C’est une surprise ! Si la crise a eu des effets négatifs qu’on ne citera pas ici tant ils sont connus et ont été commentés dans la presse ces derniers mois, il est un effet que nous n’aurions pas soupçonné : l’amélioration des délais de paiement inter-entreprises. Retour sur une bonne surprise de l’année 2020, dont les effets se poursuivent en 2021.

Entretien avec Patrick Barbeau, Directeur des Opérations Crédit Mutuel Factoring.

« Le comportement des sociétés a changé pendant cette crise. »

Oui, en 2020, les délais de paiement constatés sur l’ensemble des factures gérées par nos équipes de recouvrement ont finalement été contenus. Un phénomène fortement lié à l’environnement favorable créé pour les entreprises notamment par les PGE accordés mais pas seulement. N’oublions pas non plus les excédents de trésorerie des secteurs moins ou non touchés, le comportement responsable des plus grands groupes vis-à-vis des PME et des plus petits, et l’impact des amendes infligées par les pouvoirs publics aux mauvais payeurs, qui ont également marqué les esprits.

Un contexte qui a donc permis, après des délais en forte hausse au 2nd trimestre 2020 et des retards supérieurs à 30 jours multipliés par 4, d’assister, à partir du mois de juin 2020, à une décrue progressive pour et revenir en août aux niveaux équivalents de 2019, jusqu’à atteindre des niveaux inférieurs depuis le mois de septembre 2020.

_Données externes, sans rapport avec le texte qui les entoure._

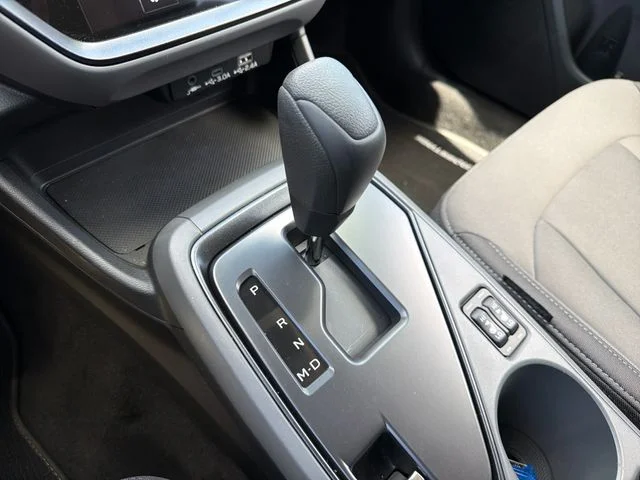 Certified Used 2026 White Subaru Premium image 15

En effet, les retards constatés au 4ème trimestre 2020 ont été très bons et inférieurs en moyenne de 20 % à ceux de la même période des années précédentes, avec des taux records enregistrés à fin décembre.

Une tendance qui se confirme sur le 1er trimestre 2021.

« Sur les clients nous ayant confié la gestion de leur poste clients, nous constatons une détente persistante et de faibles niveaux de retards avec un DSO à fin mars 2021 d’une durée d’environ 51 jours. C’est 5 jours de moins par rapport à mars 2020. »

Autre constat, le contexte aura également accéléré l’utilisation des virements comme moyen de paiement privilégié en B2B dans 80% des cas au détriment des chèques et traites en recul constant.

« Vers une reprise de l’activité mais un rattrapage des faillites attendu sur les prochains mois... »

Attention, tout n’est pas rose pour autant. Nous pouvons logiquement nous attendre à une remontée des retards et des DSO à partir du 3ème quadrimestre de l’année ainsi qu’à une tension sur les secteurs d’activité les plus fragiles lorsque les aides s’arrêteront. Un rattrapage des faillites est d’ores et déjà annoncé en mars et touche désormais les TPE. Avec 7.406 défaillances enregistrées au 1er trimestre 2021 (source Altares), le chiffre était jusqu’à présent en baisse de 32% mais on assiste à une très forte hausse des procédures et en particuliers des liquidations judiciaires directes sur le mois de mars qui représentent à elles-seules ; ces dernières représentent d’ailleurs 80% des jugements, le plus fort taux enregistré depuis 20 ans.

Altares évoque également le chiffre de 63.000 entreprises « zombies » qui devraient jouer leur survie au moment de l’arrêt des aides gouvernementales.

La vigilance est donc à privilégier par les entreprises tout au long de l’année en restant attentifs à l’ensemble des signes de tension de trésorerie montrés par leurs propres clients afin d’adapter au mieux leur politique commerciale. Les relances en amont des échéances permettent de détecter assez tôt les difficultés. C’est une des valeurs ajoutées de nos actions pour d’une part, permettre à nos clients de se concentrer sur leur développement commercial de manière pérenne et d’autre part, de maintenir leurs propres bonnes pratiques de paiement en accélérant le recouvrement des factures clients et limiter ainsi l’impact du crédit interentreprises sur leur propre trésorerie.